> **Aangeleverde tekst**
·····
Antonio Guzmán Blanco

De Caudillo

Toen hij het presidentschap op zich nam, was Guzmán Blanco vastbesloten een einde te maken aan de politieke instabiliteit die de vooruitgang van zijn natie zo lang had belemmerd. Nadat hij in 1873 verschillende opstanden had neergeslagen en de traditionele macht van de provinciale oligarchie had ingeperkt, werd hij de eerste echte nationale heerser die in staat was nationale programma’s ten uitvoer te leggen.

In 1873, nu het land gepacificeerd was en het leger een instrument van de nationale regering was geworden, verordende Guzmán Blanco algemeen kiesrecht voor mannen en rechtstreekse verkiezing van de president. Als beloning werd hij in april zelf met een enorme meerderheid tot president gekozen.
·····
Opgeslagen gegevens
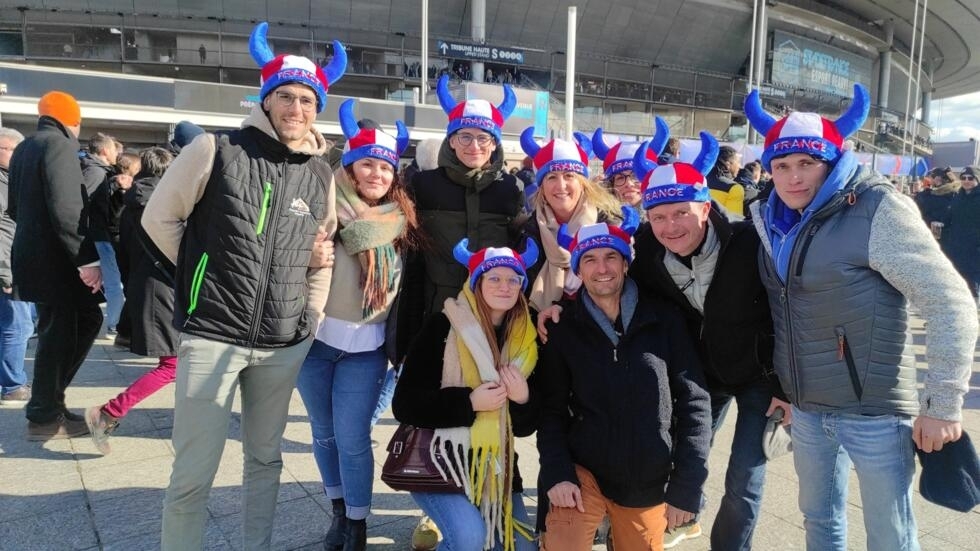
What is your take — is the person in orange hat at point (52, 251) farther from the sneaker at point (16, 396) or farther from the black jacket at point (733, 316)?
the black jacket at point (733, 316)

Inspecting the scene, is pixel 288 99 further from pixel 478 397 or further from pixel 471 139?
pixel 478 397

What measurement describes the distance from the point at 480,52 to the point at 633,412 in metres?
29.4

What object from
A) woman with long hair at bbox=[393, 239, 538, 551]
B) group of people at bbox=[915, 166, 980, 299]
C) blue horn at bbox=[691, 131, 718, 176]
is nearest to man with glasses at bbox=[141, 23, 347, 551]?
woman with long hair at bbox=[393, 239, 538, 551]

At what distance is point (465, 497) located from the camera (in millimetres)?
2588

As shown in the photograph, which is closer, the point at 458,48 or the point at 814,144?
the point at 814,144

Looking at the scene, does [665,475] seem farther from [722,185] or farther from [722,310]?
[722,185]

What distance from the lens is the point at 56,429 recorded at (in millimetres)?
4148

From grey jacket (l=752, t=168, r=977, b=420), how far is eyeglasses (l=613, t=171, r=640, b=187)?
6.46 ft

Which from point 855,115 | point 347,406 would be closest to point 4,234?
point 347,406

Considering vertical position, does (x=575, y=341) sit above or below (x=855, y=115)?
below

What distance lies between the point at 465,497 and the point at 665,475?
85cm

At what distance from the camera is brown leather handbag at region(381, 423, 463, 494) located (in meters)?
2.56

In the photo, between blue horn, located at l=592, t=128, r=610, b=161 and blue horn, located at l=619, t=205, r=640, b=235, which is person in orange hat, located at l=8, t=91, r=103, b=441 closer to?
blue horn, located at l=619, t=205, r=640, b=235

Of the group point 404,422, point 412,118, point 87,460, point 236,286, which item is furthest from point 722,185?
point 412,118
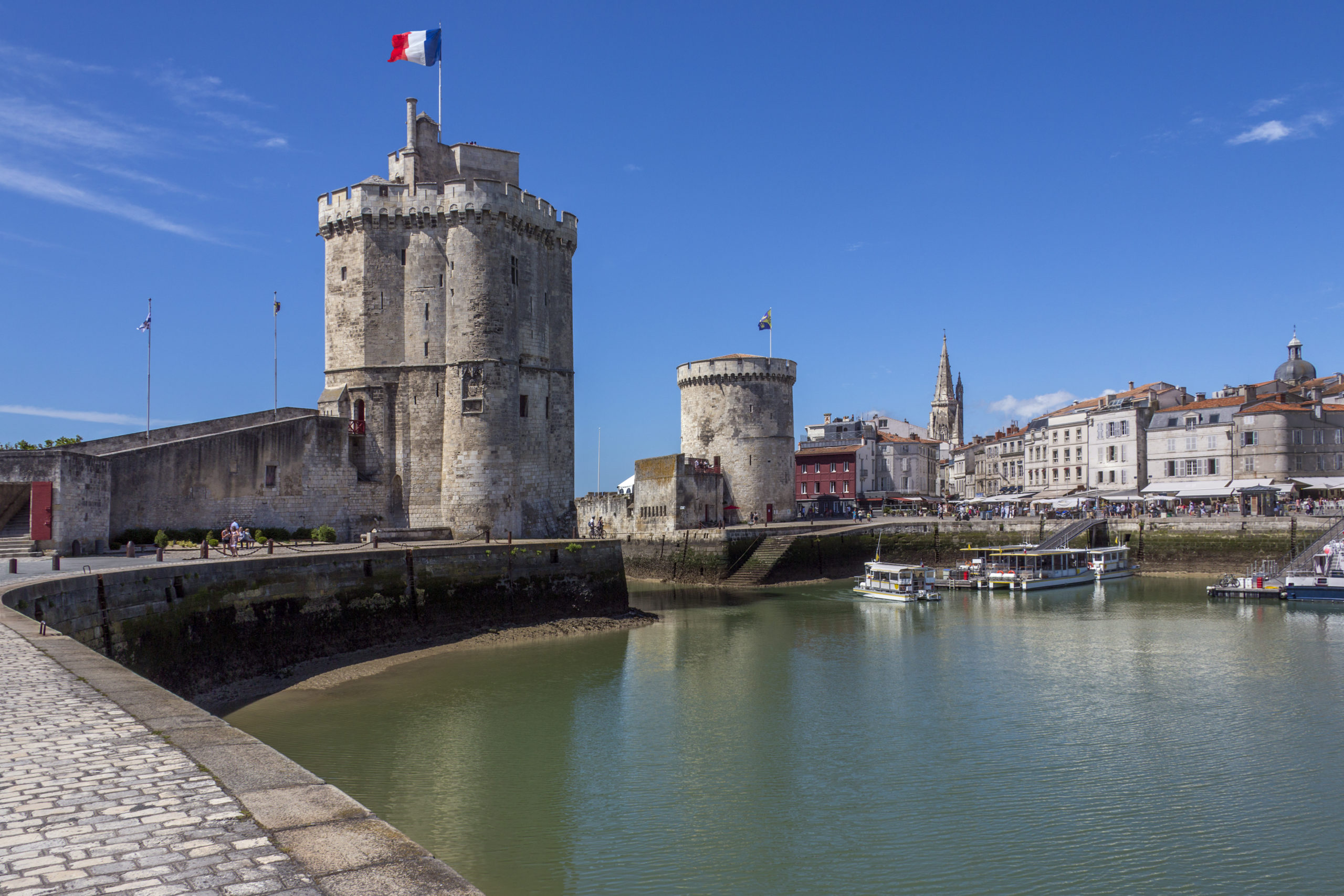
·····
> **Opdrachten**
(1) Geef voor elk van de volgende beweringen aan of ze klopt met de tekst over Guzmán Blanco, en citeer de woorden uit die tekst die de doorslag geven. (a) Guzmán Blanco sloeg in 1873 verschillende opstanden neer. (b) Guzmán Blanco voerde algemeen kiesrecht in voor zowel mannen als vrouwen. (c) Guzmán Blanco werd in april met een kleine meerderheid tot president gekozen.
(2) Zet de tekst over Guzmán Blanco voort na de laatste zin.

> **Antwoorden**
(1)
(a) Ja: "Nadat hij in 1873 verschillende opstanden had neergeslagen"
(b) Nee: "verordende Guzmán Blanco algemeen kiesrecht voor mannen"
(c) Nee: "met een enorme meerderheid tot president gekozen"

(2)
Met dit nieuwe en overweldigende mandaat begon hij zijn ideeën uit te dragen, waarbij hij eerst de kerk aanpakte. Net als zijn vader was hij antiklerikaal en vastbesloten de politieke en economische macht van de katholieke kerk in Venezuela te beperken. In korte tijd werden de aartsbisschop en de pauselijke nuntius verbannen omdat ze zich tegen zijn gezag hadden verzet, en hij stelde staatscontrole in op het onderwijs, het burgerlijk huwelijk en de sluiting van de religieuze ordes, en uiteindelijk ook van de seminaries. Hoewel Guzmán Blanco zijn dreigement om de kerk te nationaliseren nooit uitvoerde, beperkte hij de macht van de kerk tot haar religieuze taken – een liberaal hoofddoel.

In zijn eerste termijn probeerde Guzmán Blanco een persoonlijke politieke partij op te bouwen om zijn aanhang te institutionaliseren, maar hij slaagde daar grotendeels niet in. Nadat hij van 1877 tot 1879 een gekozen marionet had laten regeren, nam Guzmán Blanco van 1879 tot 1884 het presidentschap weer op zich. Van 1884 tot 1886 liet hij generaal Joaquín Crespo president worden en in 1886 nam hij het presidentschap weer op. Hij regeerde tot 1888, toen een andere marionet het presidentschap overnam en Guzmán Blanco weer naar Europa afreisde.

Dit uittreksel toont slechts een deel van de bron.